* _Direction_: Starting with the line that contains "Which one among", copy every line through the end of the data below, exactly and with nothing added.

::: Entries supplied

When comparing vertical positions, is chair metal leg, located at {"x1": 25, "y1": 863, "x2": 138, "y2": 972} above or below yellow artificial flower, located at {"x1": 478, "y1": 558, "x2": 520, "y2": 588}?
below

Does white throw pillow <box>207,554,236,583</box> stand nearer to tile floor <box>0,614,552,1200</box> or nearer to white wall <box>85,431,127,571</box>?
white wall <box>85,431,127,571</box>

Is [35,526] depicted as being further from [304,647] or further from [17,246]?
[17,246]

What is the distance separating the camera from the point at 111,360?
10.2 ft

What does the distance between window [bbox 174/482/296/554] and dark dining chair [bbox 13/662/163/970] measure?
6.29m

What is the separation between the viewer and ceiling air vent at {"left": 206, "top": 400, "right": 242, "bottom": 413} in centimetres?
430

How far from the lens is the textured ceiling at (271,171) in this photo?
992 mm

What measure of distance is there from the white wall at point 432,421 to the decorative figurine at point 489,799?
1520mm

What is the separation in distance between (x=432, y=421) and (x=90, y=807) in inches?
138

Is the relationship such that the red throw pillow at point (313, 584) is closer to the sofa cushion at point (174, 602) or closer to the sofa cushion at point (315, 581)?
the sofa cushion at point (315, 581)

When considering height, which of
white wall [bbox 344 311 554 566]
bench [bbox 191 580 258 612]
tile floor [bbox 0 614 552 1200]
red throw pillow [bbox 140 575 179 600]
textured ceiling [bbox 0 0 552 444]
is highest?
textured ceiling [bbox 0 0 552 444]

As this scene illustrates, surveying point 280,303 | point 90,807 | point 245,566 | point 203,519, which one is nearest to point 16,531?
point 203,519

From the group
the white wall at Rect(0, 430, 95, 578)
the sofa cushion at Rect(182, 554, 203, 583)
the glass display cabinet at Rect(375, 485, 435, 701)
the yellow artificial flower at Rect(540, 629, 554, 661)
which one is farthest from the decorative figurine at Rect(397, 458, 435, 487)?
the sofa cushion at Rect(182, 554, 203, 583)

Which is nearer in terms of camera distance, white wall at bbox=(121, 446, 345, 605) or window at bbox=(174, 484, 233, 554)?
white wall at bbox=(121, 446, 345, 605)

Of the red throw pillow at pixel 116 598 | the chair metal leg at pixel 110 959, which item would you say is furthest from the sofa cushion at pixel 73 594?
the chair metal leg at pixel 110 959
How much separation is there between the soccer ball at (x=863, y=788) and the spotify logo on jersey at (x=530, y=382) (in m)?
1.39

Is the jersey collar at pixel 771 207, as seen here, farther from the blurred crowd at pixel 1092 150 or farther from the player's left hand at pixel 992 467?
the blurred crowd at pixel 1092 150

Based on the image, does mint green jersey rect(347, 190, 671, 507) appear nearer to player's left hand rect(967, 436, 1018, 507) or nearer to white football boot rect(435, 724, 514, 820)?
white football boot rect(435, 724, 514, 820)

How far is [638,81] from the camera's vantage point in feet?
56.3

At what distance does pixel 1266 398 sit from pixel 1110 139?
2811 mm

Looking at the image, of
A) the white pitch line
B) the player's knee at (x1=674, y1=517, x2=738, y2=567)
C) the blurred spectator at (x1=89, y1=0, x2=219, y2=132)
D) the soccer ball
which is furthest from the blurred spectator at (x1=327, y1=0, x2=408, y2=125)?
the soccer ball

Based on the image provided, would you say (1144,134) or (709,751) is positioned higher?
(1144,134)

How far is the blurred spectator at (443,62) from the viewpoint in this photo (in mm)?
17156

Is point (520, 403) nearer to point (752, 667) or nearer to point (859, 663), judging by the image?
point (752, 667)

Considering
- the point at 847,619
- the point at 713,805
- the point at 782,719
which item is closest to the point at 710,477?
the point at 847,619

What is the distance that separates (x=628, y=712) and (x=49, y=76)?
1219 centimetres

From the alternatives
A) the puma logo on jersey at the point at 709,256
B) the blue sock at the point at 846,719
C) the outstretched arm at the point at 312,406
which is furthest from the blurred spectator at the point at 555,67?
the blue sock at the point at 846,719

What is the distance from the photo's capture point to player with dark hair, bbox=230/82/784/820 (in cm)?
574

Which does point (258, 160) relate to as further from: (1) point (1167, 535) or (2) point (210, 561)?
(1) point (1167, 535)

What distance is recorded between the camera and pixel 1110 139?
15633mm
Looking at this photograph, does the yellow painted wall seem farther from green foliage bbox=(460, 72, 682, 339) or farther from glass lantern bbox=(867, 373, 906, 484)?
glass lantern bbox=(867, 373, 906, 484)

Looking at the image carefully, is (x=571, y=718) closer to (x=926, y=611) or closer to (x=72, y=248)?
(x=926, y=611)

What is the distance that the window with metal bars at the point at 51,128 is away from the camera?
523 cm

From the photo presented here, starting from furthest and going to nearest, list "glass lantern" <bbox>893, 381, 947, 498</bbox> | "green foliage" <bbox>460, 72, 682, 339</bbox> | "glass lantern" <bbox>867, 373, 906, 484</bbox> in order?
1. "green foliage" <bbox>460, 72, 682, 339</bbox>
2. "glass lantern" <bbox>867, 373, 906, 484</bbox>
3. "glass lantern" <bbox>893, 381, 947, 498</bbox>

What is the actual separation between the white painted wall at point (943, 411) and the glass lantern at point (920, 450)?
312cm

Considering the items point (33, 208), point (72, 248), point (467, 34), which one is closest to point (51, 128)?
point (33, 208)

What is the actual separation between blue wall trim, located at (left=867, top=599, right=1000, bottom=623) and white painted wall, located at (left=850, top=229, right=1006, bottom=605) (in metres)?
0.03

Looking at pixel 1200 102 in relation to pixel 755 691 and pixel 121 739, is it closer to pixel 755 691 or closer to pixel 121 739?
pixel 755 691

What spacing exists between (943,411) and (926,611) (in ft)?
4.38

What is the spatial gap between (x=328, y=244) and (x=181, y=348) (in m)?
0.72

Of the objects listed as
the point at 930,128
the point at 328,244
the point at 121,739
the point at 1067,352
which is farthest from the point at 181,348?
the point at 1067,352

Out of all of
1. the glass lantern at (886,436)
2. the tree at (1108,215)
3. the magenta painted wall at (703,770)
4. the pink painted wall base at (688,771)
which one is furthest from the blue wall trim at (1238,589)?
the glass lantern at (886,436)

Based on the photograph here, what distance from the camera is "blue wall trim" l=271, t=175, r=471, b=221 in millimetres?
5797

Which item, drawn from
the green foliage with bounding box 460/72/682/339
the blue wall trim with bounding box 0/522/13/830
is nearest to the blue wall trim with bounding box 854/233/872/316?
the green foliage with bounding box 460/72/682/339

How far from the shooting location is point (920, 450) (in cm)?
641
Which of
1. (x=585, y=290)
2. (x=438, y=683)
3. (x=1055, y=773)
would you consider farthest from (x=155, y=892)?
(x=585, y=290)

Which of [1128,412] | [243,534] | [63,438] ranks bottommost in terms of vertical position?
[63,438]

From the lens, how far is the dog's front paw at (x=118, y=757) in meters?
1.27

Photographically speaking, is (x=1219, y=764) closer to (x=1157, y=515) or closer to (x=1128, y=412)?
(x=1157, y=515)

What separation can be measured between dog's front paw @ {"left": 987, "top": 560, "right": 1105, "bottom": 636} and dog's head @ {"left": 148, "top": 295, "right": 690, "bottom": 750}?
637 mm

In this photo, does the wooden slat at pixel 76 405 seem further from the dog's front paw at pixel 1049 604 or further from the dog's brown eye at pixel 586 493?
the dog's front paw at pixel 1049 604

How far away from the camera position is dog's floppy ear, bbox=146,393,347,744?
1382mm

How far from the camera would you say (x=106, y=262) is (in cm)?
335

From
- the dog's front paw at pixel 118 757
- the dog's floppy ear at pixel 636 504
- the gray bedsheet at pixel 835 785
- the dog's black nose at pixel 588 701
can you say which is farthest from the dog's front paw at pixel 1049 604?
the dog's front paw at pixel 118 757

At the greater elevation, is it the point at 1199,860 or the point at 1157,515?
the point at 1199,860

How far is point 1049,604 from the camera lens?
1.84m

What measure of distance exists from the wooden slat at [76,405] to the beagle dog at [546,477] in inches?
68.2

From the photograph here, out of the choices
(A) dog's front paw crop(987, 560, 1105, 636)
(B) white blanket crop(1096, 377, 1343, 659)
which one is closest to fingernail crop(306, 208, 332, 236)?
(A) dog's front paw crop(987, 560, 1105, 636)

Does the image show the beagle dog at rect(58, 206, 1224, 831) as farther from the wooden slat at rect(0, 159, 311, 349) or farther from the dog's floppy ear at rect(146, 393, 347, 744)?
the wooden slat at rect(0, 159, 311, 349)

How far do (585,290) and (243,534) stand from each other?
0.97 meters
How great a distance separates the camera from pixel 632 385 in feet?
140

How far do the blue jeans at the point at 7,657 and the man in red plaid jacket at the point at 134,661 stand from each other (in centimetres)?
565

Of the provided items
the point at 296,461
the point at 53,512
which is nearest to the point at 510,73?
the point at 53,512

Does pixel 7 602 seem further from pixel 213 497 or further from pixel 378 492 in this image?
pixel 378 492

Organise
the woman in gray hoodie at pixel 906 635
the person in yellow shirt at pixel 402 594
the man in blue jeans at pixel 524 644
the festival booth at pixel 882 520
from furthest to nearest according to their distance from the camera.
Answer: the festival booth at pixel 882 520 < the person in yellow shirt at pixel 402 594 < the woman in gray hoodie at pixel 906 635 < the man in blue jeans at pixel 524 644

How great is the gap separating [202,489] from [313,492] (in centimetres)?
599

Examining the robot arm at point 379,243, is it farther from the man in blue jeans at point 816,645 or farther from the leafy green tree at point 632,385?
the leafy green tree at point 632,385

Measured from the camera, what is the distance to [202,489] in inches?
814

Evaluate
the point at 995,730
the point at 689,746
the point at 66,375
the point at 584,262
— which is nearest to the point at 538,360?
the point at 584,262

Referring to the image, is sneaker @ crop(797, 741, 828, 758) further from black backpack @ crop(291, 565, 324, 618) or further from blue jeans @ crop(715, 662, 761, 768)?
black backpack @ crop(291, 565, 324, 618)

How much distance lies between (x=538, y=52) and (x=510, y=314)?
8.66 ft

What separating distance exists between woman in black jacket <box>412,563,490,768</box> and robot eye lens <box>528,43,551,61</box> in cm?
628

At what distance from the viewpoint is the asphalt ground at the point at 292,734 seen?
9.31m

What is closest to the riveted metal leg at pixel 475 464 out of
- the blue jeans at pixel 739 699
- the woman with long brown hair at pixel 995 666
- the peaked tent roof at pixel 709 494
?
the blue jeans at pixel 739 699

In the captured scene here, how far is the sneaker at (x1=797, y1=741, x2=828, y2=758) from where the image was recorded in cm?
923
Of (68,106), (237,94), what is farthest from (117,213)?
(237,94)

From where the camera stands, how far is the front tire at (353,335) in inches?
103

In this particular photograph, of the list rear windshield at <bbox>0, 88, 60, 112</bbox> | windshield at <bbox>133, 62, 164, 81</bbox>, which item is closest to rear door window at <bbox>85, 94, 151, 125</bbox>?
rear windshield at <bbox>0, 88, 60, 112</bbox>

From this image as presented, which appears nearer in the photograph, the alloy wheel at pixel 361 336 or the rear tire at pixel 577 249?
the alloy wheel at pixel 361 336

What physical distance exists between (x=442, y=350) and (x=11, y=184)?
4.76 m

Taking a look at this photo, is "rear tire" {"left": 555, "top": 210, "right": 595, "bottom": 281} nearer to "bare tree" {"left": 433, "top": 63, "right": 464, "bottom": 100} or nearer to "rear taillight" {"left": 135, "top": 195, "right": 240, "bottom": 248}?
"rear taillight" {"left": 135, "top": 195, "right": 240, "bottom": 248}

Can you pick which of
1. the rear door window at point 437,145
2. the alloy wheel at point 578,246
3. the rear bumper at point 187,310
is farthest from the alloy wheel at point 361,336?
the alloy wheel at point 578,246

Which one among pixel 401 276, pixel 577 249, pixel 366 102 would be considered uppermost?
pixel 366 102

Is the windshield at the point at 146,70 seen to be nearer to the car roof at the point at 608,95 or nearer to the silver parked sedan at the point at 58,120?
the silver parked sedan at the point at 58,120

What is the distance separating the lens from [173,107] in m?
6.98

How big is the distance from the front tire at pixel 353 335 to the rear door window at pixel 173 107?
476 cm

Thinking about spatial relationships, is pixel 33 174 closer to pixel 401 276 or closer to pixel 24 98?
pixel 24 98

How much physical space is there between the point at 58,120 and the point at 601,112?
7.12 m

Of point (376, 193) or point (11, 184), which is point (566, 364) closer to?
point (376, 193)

::::::

* _Written solution_:
Which one among pixel 401 276, pixel 577 249, pixel 366 102 would be considered uppermost?
pixel 366 102

Is the windshield at the point at 146,70 seen to be nearer to the car roof at the point at 608,95 or nearer to the silver parked sedan at the point at 58,120?
the silver parked sedan at the point at 58,120

What is the distance separating the lens from [173,107] in m?
6.98

How big is the distance from the front tire at pixel 353 335 to the rear door window at pixel 173 107?
476 cm

Thinking about spatial relationships, is pixel 33 174 closer to pixel 401 276 or closer to pixel 24 98?
pixel 24 98

How much physical space is there between the point at 58,120 and the point at 601,112?
7.12 m

Of point (376, 193) or point (11, 184), which is point (566, 364) closer to?
point (376, 193)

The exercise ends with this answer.